How to complete this task:
Copy the data word for word, starting at the beginning and ending with the line that contains "What colour is", both ends included. Leave the pictures out of your copy.

Input data:
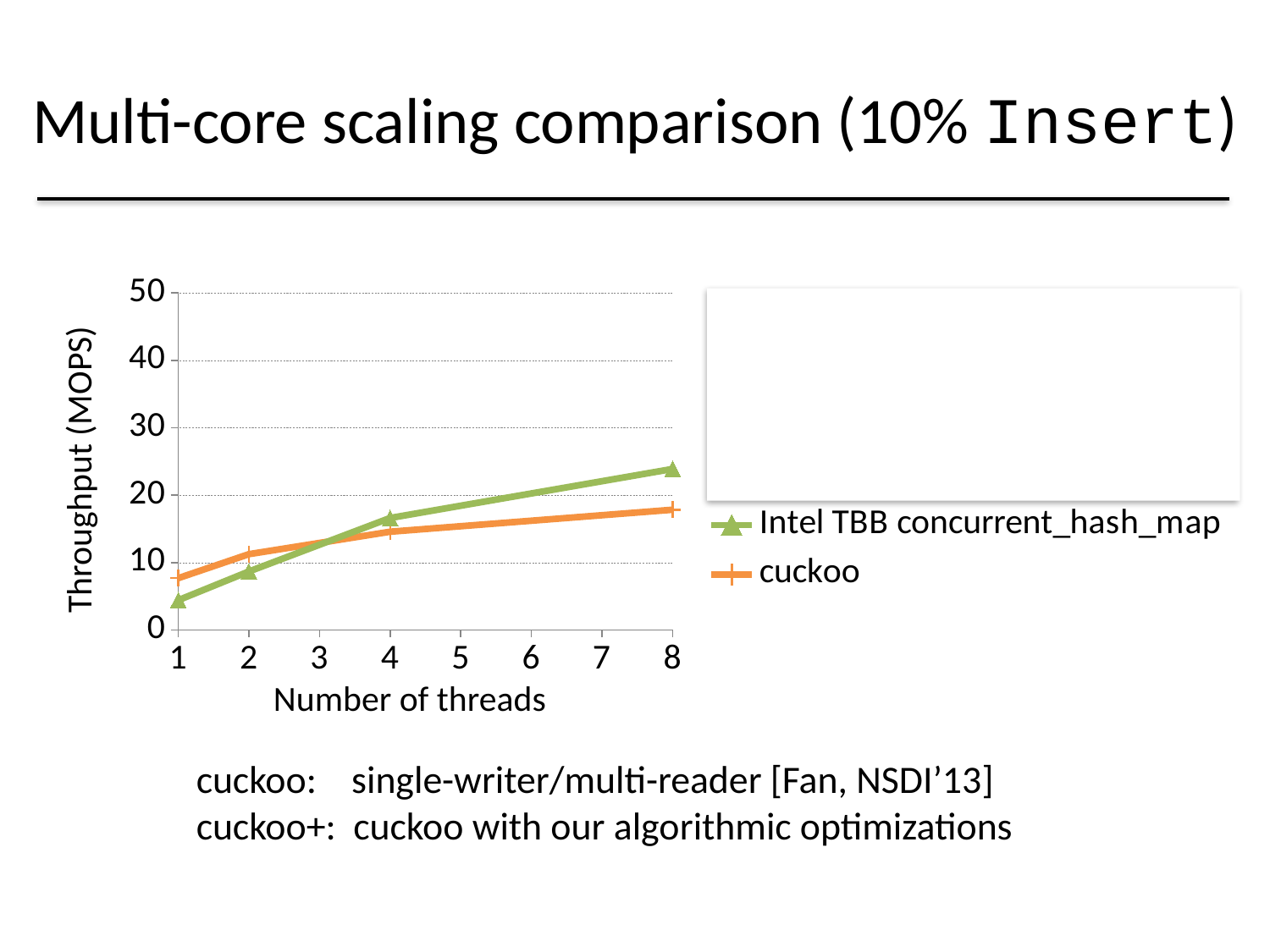
Is the throughput of cuckoo at 8 threads greater or less than 20? less Is the throughput of Intel TBB concurrent_hash_map at 1 thread greater or less than 10? less How many data points are plotted for the cuckoo series? 4 What is the label of the y axis? Throughput (MOPS) Does the throughput of Intel TBB concurrent_hash_map rise or fall as the number of threads increases? rise Is the throughput of Intel TBB concurrent_hash_map at 8 threads greater or less than 20? greater What kind of chart is shown on the slide? line chart How many series does the legend list? 2 At 8 threads, which series has the higher throughput, Intel TBB concurrent_hash_map or cuckoo? Intel TBB concurrent_hash_map At 1 thread, which series has the higher throughput, Intel TBB concurrent_hash_map or cuckoo? cuckoo What are the two series named in the legend? Intel TBB concurrent_hash_map and cuckoo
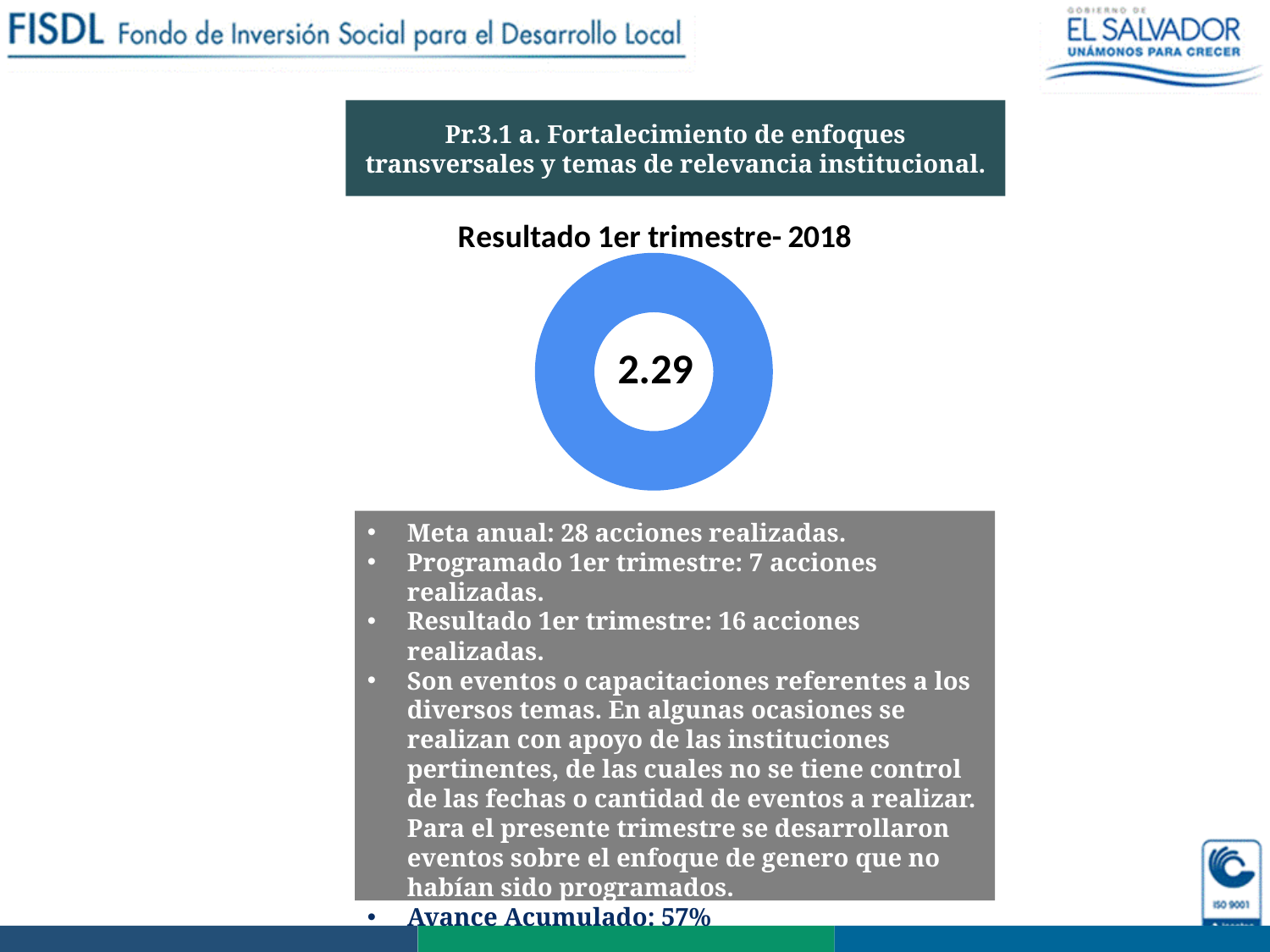
What colour is the ring of the doughnut chart? Blue What is the title shown above the doughnut chart? Resultado 1er trimestre- 2018 What value is printed in the centre of the doughnut chart? 2.29 What kind of chart is shown under the heading "Resultado 1er trimestre- 2018"? Doughnut chart How many distinct segments does the doughnut chart ring show? 1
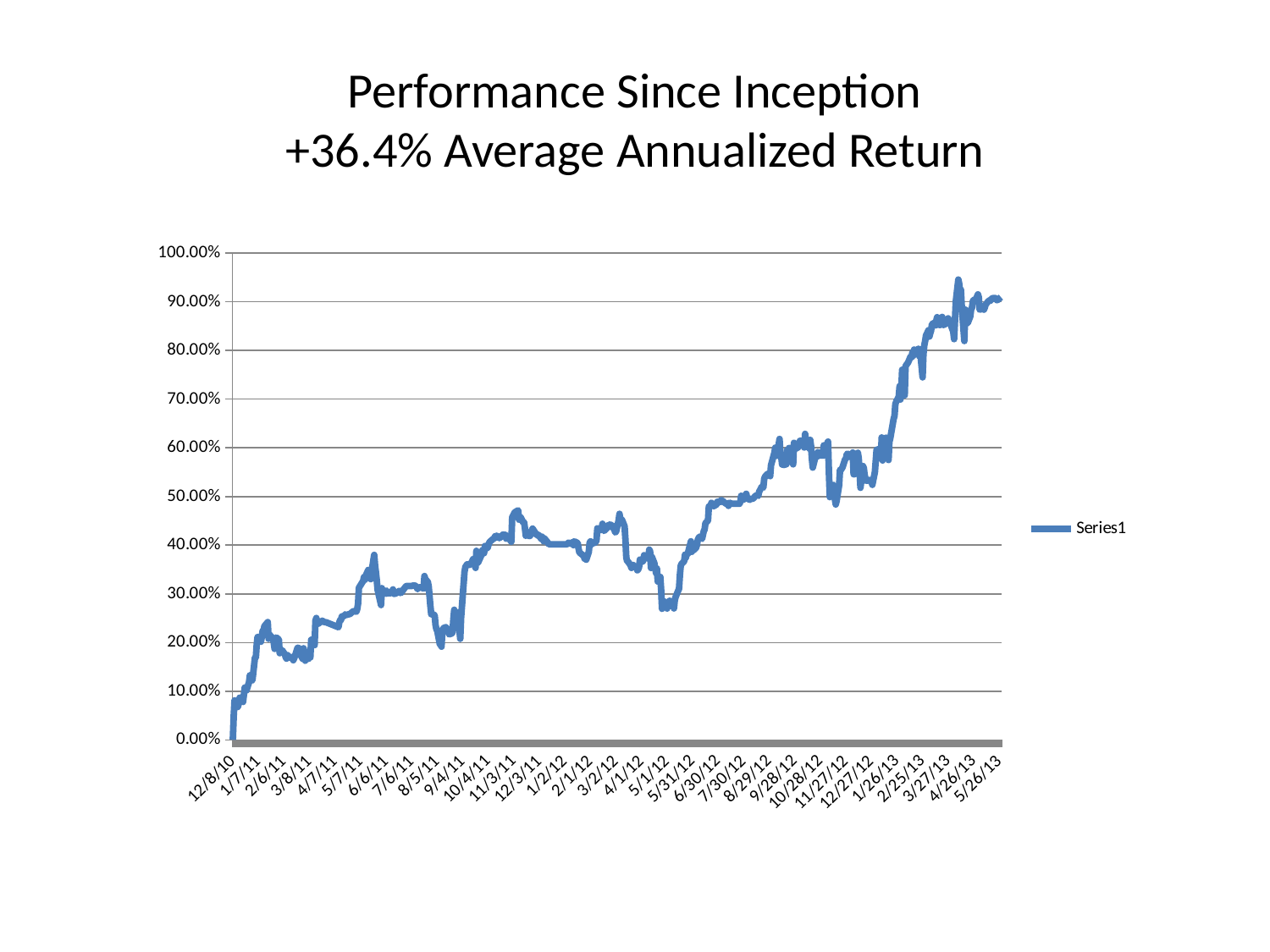
Is the value at 5/1/12 greater or less than 40.00%? less What is the title of the chart? Performance Since Inception +36.4% Average Annualized Return Is the value at 9/28/12 greater or less than 50.00%? greater Is the value at 8/5/11 greater or less than 40.00%? less How many series does the legend list? 1 Overall, does the line rise or fall from 12/8/10 to 5/26/13? rise At which x-axis date does the line reach its lowest value? 12/8/10 What is the name of the series shown in the legend? Series1 What kind of chart is shown on the slide? line chart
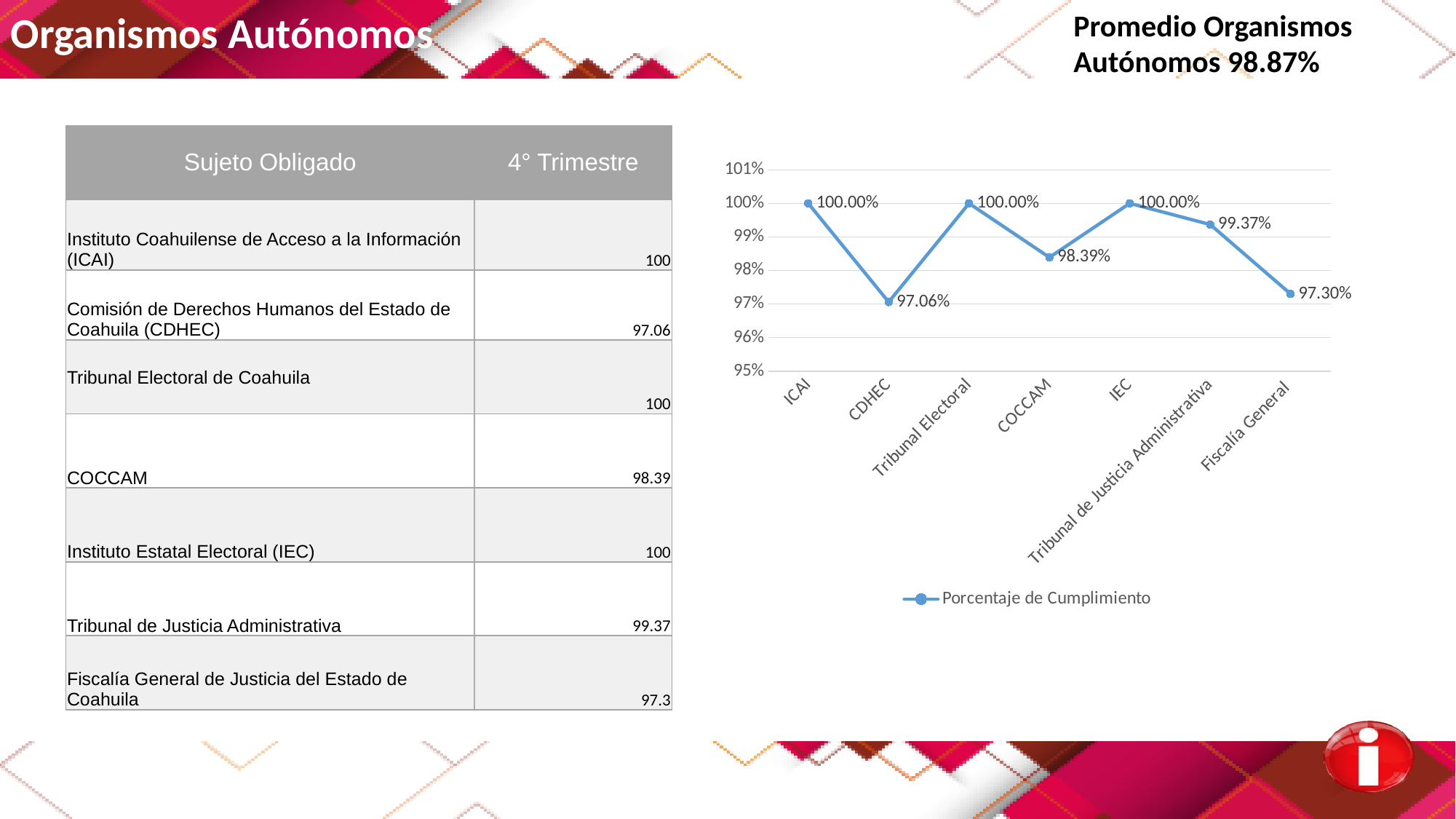
Which category has the lowest value in the chart? CDHEC What is the value for Tribunal de Justicia Administrativa in the chart? 99.37% What is the difference between the values for COCCAM and CDHEC? 1.33% What kind of chart is shown on the slide? line chart What is the difference between the values for IEC and Fiscalía General? 2.70% Is the value for Fiscalía General greater or less than 98%? less What series name does the chart legend show? Porcentaje de Cumplimiento What is the value for COCCAM in the chart? 98.39% What is the value for Fiscalía General in the chart? 97.30% What is the value for CDHEC in the chart? 97.06% Which is larger, the value for COCCAM or the value for Tribunal de Justicia Administrativa? Tribunal de Justicia Administrativa How many categories are plotted on the x axis of the chart? 7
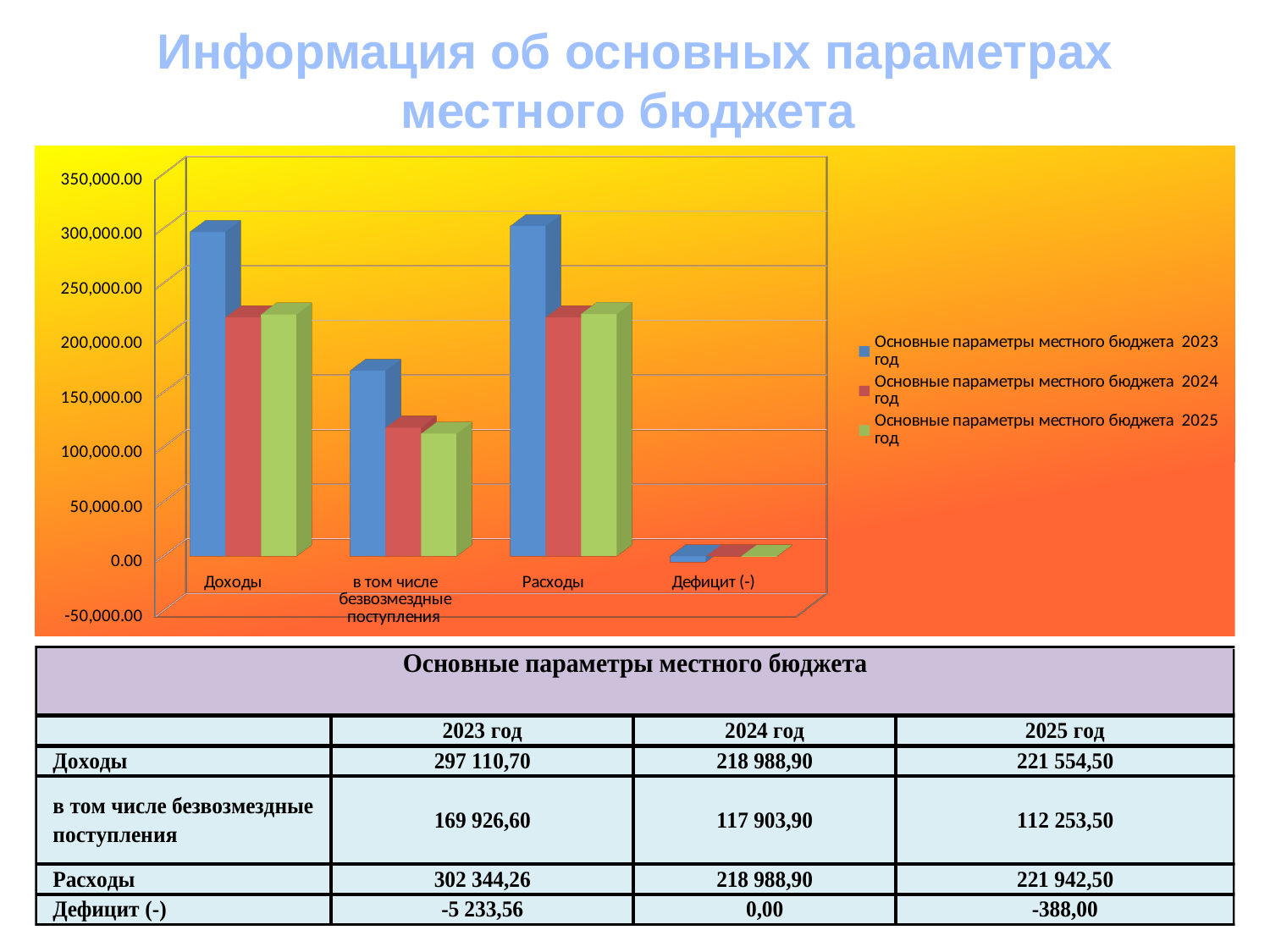
How many categories are shown on the x axis of the chart? 4 What is the title of the table below the chart? Основные параметры местного бюджета Is the value for Доходы in 2023 greater or less than 250,000.00? greater Which category has the lowest values in the chart? Дефицит (-) How many series does the chart legend list? 3 According to the table on the slide, what is the value of Доходы for 2023 год? 297 110,70 What kind of chart is shown on the slide? bar chart Is the value for Расходы in 2024 greater or less than 250,000.00? less According to the table on the slide, what is the value of Дефицит (-) for 2025 год? -388,00 Using the table values, what is the difference between Доходы in 2023 год and Доходы in 2024 год? 78 121,80 Which is larger, Доходы in 2023 or Доходы in 2024? Доходы in 2023 Is the value for в том числе безвозмездные поступления in 2025 greater or less than 150,000.00? less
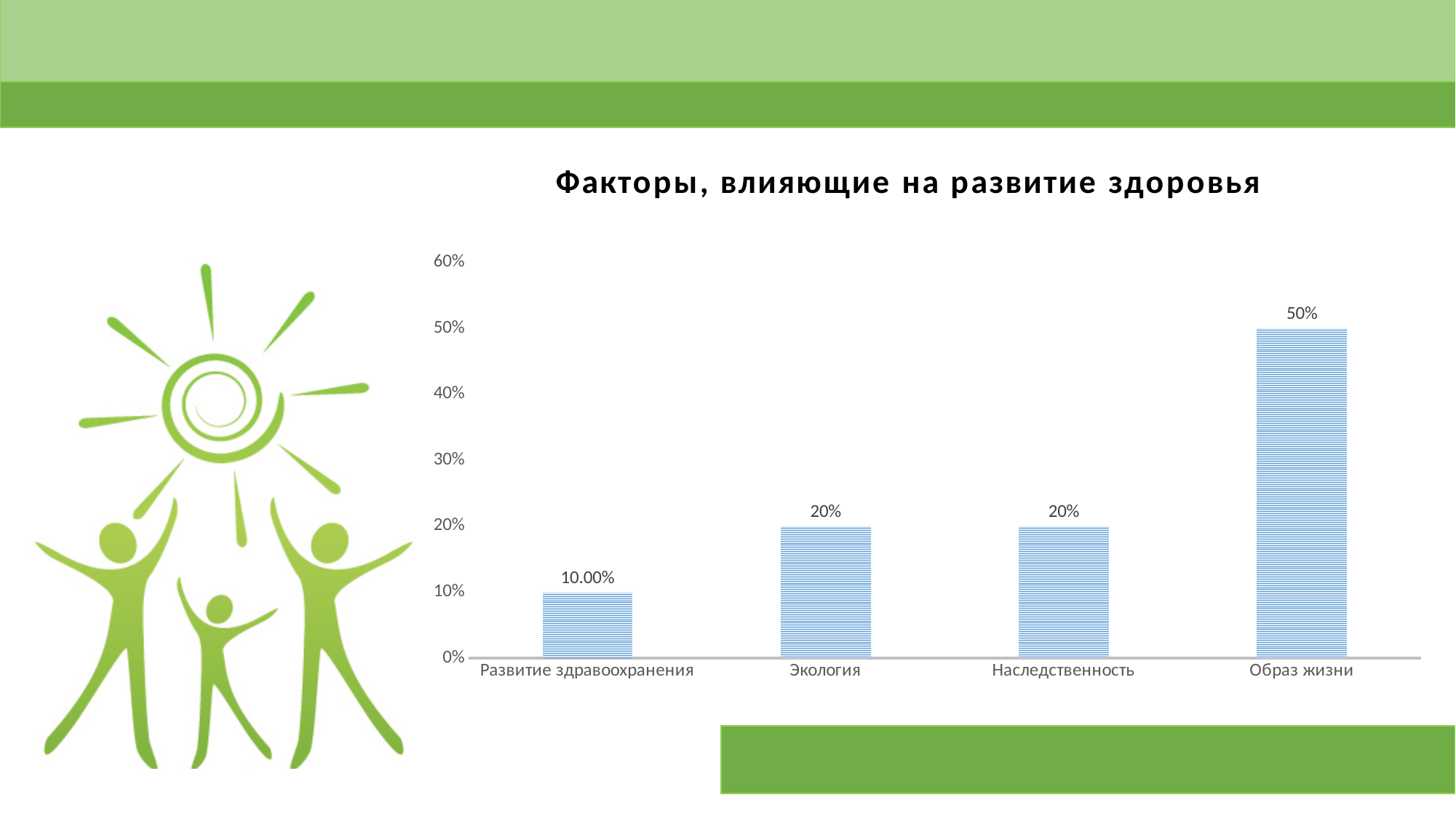
What is the difference between the values for Образ жизни and Наследственность? 30% How many categories are shown on the x axis? 4 What is the value for Образ жизни? 50% Which category has the lowest value? Развитие здравоохранения Which category has the highest value? Образ жизни Is the value for Образ жизни greater or less than 40%? greater Which is larger, the value for Экология or the value for Развитие здравоохранения? Экология What kind of chart is shown on the slide? bar chart What is the title of the chart? Факторы, влияющие на развитие здоровья What is the value for Развитие здравоохранения? 10.00% What is the highest value shown on the vertical axis? 60% What is the value for Экология? 20%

Expected answer:
Is the throughput of cuckoo at 8 threads greater or less than 20? less Is the throughput of Intel TBB concurrent_hash_map at 1 thread greater or less than 10? less How many data points are plotted for the cuckoo series? 4 What is the label of the y axis? Throughput (MOPS) Does the throughput of Intel TBB concurrent_hash_map rise or fall as the number of threads increases? rise Is the throughput of Intel TBB concurrent_hash_map at 8 threads greater or less than 20? greater What kind of chart is shown on the slide? line chart How many series does the legend list? 2 At 8 threads, which series has the higher throughput, Intel TBB concurrent_hash_map or cuckoo? Intel TBB concurrent_hash_map At 1 thread, which series has the higher throughput, Intel TBB concurrent_hash_map or cuckoo? cuckoo What are the two series named in the legend? Intel TBB concurrent_hash_map and cuckoo
What colour is the ring of the doughnut chart? Blue What is the title shown above the doughnut chart? Resultado 1er trimestre- 2018 What value is printed in the centre of the doughnut chart? 2.29 What kind of chart is shown under the heading "Resultado 1er trimestre- 2018"? Doughnut chart How many distinct segments does the doughnut chart ring show? 1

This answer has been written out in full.